DOCUMENT EXTRACT »

==============================

Lab Quarters, also DRDO Township and Kanchanbagh, is a colony in Old City, Hyderabad, Telangana, to accommodate the employees working in the Defence Laboratories of DRDO. It is well connected with the city, the Midhani depot being just adjacent to it. Lab Quarters is one of the largest colonies in Hyderabad, comparable to those of Bharat Heavy Electricals Limited and Kukatpally Housing Board.

It is a very green area and isolated from the mundane traffic and pollution of the rest of the city. It is close to Santosh Nagar colony and babanagar area. Some popular healthcare centres like the Central Government Health Scheme Dispensary, Owaisi Hospital and the Apollo DRDO hospitals are located nearby. The main commercial places are the shopping complex, community hall, parks, mess (general and for officers). Lab Quarters has excellent educational institutions like the Defence Laboratories school and the Kendriya Vidyalaya Kanchanbagh. While the former is a private venture, the latter is managed by the all-India Kendriya Vidyalaya Sangathan and financed by the DRDO Laboratories around it. It has got a temple inside the Township.

==============================

Dataset entries
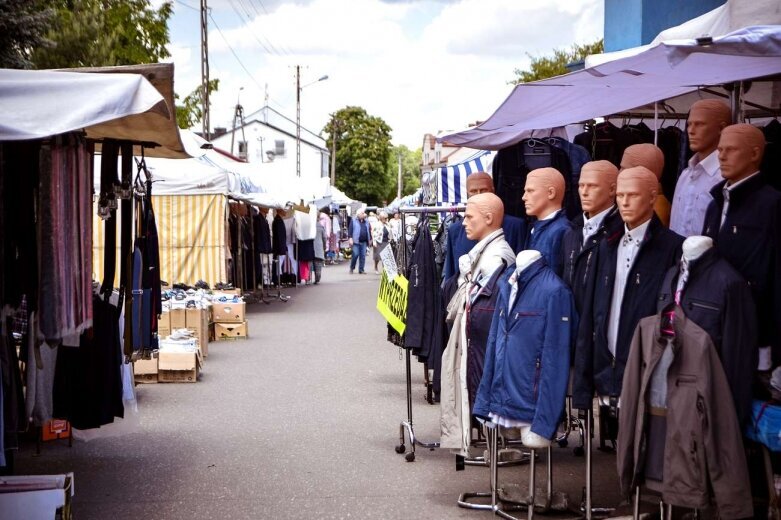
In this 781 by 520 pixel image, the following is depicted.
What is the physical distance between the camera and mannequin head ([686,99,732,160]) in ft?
19.6

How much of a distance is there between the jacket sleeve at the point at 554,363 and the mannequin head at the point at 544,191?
0.94 meters

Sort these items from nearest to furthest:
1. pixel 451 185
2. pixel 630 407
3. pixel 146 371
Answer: pixel 630 407
pixel 146 371
pixel 451 185

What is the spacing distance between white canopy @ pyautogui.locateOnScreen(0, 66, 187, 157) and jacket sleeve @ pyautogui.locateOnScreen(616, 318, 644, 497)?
2918 mm

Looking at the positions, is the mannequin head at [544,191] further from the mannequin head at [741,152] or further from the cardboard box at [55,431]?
the cardboard box at [55,431]

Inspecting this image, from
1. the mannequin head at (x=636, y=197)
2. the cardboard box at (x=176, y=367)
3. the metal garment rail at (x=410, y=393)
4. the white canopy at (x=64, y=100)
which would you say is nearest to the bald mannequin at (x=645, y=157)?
the mannequin head at (x=636, y=197)

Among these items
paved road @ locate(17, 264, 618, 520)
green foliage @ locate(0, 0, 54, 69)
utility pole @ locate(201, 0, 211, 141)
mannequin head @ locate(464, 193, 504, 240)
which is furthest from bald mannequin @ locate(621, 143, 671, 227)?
utility pole @ locate(201, 0, 211, 141)

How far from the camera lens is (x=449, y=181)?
1371cm

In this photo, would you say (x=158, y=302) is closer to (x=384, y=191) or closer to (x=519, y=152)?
(x=519, y=152)

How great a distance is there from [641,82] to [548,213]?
1.20 m

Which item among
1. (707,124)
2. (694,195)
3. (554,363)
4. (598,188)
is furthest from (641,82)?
(554,363)

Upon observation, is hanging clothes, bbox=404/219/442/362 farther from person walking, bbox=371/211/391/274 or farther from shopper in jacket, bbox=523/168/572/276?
person walking, bbox=371/211/391/274

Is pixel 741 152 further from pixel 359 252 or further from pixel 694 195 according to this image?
pixel 359 252

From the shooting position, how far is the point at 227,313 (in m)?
16.1

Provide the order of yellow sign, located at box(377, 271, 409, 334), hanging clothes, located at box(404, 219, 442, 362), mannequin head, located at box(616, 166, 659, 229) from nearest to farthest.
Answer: mannequin head, located at box(616, 166, 659, 229), hanging clothes, located at box(404, 219, 442, 362), yellow sign, located at box(377, 271, 409, 334)
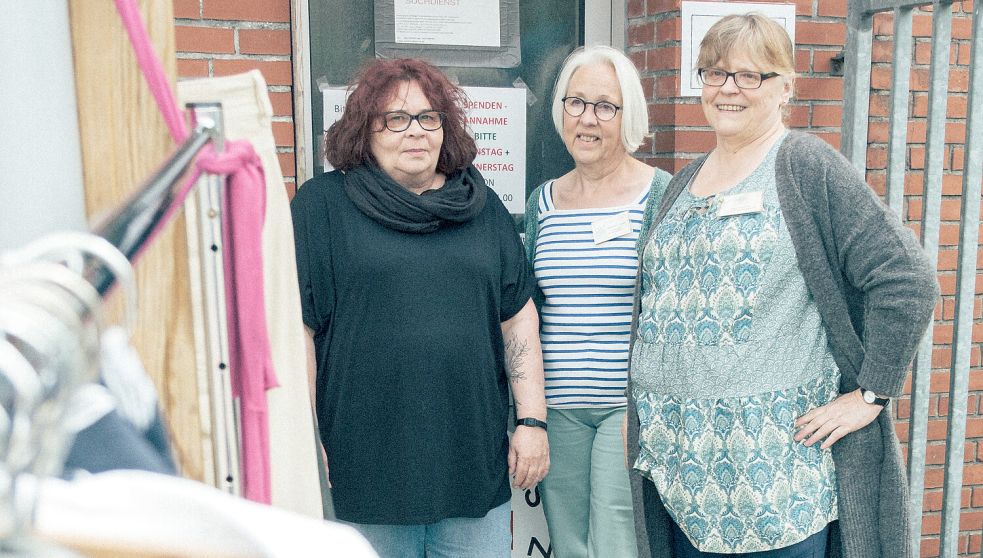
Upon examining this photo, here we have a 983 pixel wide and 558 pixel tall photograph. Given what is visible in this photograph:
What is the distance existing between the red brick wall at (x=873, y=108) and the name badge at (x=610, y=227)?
2.26 ft

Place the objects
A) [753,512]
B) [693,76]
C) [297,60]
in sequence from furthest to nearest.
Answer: [693,76] → [297,60] → [753,512]

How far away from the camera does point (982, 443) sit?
3.52 metres

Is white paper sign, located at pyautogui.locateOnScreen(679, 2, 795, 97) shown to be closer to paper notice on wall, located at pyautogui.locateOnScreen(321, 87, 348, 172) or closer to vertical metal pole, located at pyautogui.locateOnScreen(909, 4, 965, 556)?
vertical metal pole, located at pyautogui.locateOnScreen(909, 4, 965, 556)

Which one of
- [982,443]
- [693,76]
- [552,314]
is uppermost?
[693,76]

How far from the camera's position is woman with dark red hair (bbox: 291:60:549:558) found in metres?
2.35

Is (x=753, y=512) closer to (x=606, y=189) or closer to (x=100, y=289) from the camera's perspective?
(x=606, y=189)

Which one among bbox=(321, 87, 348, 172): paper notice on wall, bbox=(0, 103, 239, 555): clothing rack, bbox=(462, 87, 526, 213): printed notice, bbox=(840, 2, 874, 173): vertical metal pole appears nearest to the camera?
bbox=(0, 103, 239, 555): clothing rack

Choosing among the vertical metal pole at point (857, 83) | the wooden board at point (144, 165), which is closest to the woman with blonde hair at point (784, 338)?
the vertical metal pole at point (857, 83)

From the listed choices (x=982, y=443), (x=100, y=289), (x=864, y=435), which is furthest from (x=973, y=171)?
(x=100, y=289)

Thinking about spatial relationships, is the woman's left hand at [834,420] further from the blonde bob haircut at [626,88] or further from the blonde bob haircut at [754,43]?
the blonde bob haircut at [626,88]

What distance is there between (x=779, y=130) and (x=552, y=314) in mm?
790

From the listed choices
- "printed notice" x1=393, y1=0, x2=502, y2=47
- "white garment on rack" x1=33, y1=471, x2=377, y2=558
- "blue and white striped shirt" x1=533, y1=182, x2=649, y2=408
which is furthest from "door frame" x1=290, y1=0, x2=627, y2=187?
"white garment on rack" x1=33, y1=471, x2=377, y2=558

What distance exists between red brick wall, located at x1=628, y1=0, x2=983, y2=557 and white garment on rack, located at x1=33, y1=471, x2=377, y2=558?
2895 millimetres

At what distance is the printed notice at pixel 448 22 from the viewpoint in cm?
325
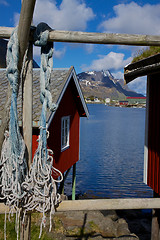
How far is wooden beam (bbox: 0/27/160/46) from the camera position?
221 centimetres

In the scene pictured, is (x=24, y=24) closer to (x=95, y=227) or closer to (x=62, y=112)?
(x=62, y=112)

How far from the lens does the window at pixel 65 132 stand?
966 cm

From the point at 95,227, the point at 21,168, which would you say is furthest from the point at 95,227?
the point at 21,168

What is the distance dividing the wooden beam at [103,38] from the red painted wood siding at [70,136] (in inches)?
199

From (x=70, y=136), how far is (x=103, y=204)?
8.31 metres

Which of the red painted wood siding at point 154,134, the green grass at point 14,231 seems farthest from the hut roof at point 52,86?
the green grass at point 14,231

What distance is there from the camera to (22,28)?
1971mm

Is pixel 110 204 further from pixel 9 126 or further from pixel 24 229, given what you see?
pixel 9 126

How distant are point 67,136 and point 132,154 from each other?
1743 centimetres

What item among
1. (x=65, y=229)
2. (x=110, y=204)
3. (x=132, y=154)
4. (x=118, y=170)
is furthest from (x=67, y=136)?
(x=132, y=154)

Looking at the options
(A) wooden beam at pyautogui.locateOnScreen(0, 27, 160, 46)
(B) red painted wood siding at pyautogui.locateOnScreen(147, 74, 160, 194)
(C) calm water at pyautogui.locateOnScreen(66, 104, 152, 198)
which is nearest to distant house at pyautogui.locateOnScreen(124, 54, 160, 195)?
(B) red painted wood siding at pyautogui.locateOnScreen(147, 74, 160, 194)

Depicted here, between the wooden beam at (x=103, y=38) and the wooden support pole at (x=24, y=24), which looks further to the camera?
the wooden beam at (x=103, y=38)

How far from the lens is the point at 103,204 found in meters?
2.38

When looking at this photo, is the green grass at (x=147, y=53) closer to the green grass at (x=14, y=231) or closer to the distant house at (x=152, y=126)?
the distant house at (x=152, y=126)
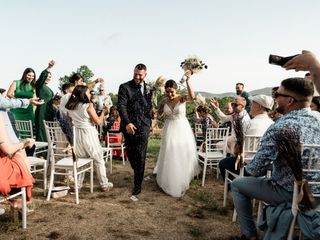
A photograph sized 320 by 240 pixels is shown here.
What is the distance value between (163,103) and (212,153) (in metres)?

==============================

THINGS TO DO »
A: Which healthcare centres does the Lab Quarters text name as located nearby?
B: Can you pick up the Lab Quarters text after its final sentence and keep it going?

TASK-BY-TASK RESULTS »
A:
- Central Government Health Scheme Dispensary
- Owaisi Hospital
- Apollo DRDO hospitals

B:
It also has several grounds, the largest of which is the one at the Kendriya Vidyalaya.

The township contains one helipad which becomes functional when receiving VIPs like the President, Prime Minister and other important dignitaries.

This township was once the residential address for late president and India's premier missile man Dr. A.P.J. Abdul Kalam. He was serving as the director of Defence Research and Development Laboratory, which has since been renamed in his memory.

Recently introduced sports complex in the township's houses are a swimming pool, badminton courts, and a table tennis conclave.